Die einstmals autonome Gemeinde Blankenese wurde 1938 der Hansestadt Hamburg zugeschlagen. Schon im 19. Jahrhundert lebten Juden in dem idyllischen Ort am Ufer der Elbe. Zu den bekanntesten Bürgern des eher ländlich geprägten Blankenese gehörte sicher die Familie des Bankiers Moritz M. Warburg. Sie bewohnte seit 1896 mehrere Villen am Kösterberg. Das parkähnliche Gelände ging nach dem Tod von Moritz Warburg im Jahr 1910 in den Besitz der Söhne Max und Fritz sowie des Enkels Erich über. Da Blankenese schon vor der „Machtübernahme“ der Nationalsozialisten eine Hochburg des NSDAP war, gab es nach 1933 keine Zukunft mehr für die jüdische Bevölkerung.
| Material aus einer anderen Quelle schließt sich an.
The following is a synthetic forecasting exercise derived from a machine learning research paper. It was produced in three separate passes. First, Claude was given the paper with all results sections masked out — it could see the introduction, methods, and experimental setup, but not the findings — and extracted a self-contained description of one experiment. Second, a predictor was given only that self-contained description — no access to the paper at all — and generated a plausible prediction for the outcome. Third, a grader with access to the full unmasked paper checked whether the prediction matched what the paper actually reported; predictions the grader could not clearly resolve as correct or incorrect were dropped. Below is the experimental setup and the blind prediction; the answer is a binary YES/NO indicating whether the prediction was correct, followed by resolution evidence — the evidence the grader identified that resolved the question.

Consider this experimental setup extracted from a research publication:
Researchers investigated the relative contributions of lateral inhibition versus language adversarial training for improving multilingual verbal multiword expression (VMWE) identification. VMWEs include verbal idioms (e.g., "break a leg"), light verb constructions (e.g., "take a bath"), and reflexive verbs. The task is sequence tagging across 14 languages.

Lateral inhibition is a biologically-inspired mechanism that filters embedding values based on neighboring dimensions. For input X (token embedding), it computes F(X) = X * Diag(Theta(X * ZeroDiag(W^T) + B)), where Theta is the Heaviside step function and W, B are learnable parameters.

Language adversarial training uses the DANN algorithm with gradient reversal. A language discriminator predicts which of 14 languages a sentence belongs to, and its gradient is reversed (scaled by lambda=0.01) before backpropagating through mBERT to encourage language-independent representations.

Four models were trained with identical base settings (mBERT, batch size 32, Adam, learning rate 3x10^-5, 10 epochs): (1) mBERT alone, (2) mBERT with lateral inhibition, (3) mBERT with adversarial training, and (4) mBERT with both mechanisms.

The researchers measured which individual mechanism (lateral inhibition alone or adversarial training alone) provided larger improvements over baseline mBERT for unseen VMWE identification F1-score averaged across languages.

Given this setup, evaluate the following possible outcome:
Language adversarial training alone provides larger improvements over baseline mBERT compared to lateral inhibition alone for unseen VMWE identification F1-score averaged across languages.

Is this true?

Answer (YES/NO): YES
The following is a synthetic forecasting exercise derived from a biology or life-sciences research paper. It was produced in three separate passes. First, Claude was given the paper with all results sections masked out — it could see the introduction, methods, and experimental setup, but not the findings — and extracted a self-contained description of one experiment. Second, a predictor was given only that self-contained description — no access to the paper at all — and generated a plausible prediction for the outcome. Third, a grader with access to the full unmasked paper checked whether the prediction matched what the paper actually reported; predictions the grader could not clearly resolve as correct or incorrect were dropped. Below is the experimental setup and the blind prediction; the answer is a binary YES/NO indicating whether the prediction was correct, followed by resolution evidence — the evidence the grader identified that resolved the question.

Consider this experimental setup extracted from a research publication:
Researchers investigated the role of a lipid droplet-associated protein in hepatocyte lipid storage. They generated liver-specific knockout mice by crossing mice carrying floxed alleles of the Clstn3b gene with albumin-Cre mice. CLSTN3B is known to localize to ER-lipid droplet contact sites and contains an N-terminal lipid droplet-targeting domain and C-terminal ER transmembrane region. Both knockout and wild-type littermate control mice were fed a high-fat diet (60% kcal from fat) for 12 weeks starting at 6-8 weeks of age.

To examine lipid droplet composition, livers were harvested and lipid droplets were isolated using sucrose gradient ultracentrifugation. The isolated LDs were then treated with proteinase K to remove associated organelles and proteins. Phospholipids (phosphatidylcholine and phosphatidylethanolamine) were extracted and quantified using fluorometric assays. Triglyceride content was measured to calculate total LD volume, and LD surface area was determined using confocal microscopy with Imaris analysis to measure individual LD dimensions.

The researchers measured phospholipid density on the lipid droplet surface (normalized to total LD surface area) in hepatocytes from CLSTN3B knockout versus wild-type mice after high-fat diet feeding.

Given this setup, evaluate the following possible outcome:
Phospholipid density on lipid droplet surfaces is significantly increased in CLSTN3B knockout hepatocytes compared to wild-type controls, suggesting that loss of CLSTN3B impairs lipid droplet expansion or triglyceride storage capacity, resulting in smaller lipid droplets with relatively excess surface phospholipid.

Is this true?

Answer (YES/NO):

„Die Juden haben unsere Aufforderung, Blankenese zu verlassen, immer noch nicht verstanden“, war auf einem Plakat zu lesen „Verschwindet! Werft sie raus! Wer immer Juden beherbergt oder bewirtet, ist ein Judenknecht.“ In Trainings-Kibbuzim bereiten sich daher schon frühzeitig junge Juden auf ihre Auswanderung nach Erez Israel vor. Diese „Hachscharot“ genannten Ausbildungsstätten boten Lehrgänge in verschiedenen Handwerksberufen, der Landwirtschaft sowie hebräische Sprachkurse an, sie vermittelten somit das praktische, aber auch geistige Rüstzeug für die zionistisch gesinnten Jugendlichen. Im Laufe des Jahres 1941 wurde die letzte „Hachschara“ zwangsaufgelöst. Nicht allen Jungen und Mädchen gelang die Auswanderung ins damals noch britisch besetzte Palästina. Wer sich nicht in die Emigration retten konnte, fiel dem Rassenwahn zum Opfer. Im Herbst 1941 begannen die Deportationen. Allein 36 Stolpersteine erinnern heute an die Ermordeten aus Blankenese.

Die Warburgs konnten Deutschland noch rechtzeitig verlassen und in die USA flüchten – ihr Eigentum wurde „arisiert“. Im Krieg dienten die Häuser der Familie auf dem Kösterberg als Kriegslazarett, nach der Niederschlagung des NS-Regimes wurden die Gebäude zum Schauplatz einer jüdischen Wiedergeburt – bis zu 300 jüdische Kinder und Jugendliche fanden dort ein vorübergehendes und sicheres Zuhause, bis sie endlich 1948 in den neu gegründeten Staat Israel übersiedeln konnten.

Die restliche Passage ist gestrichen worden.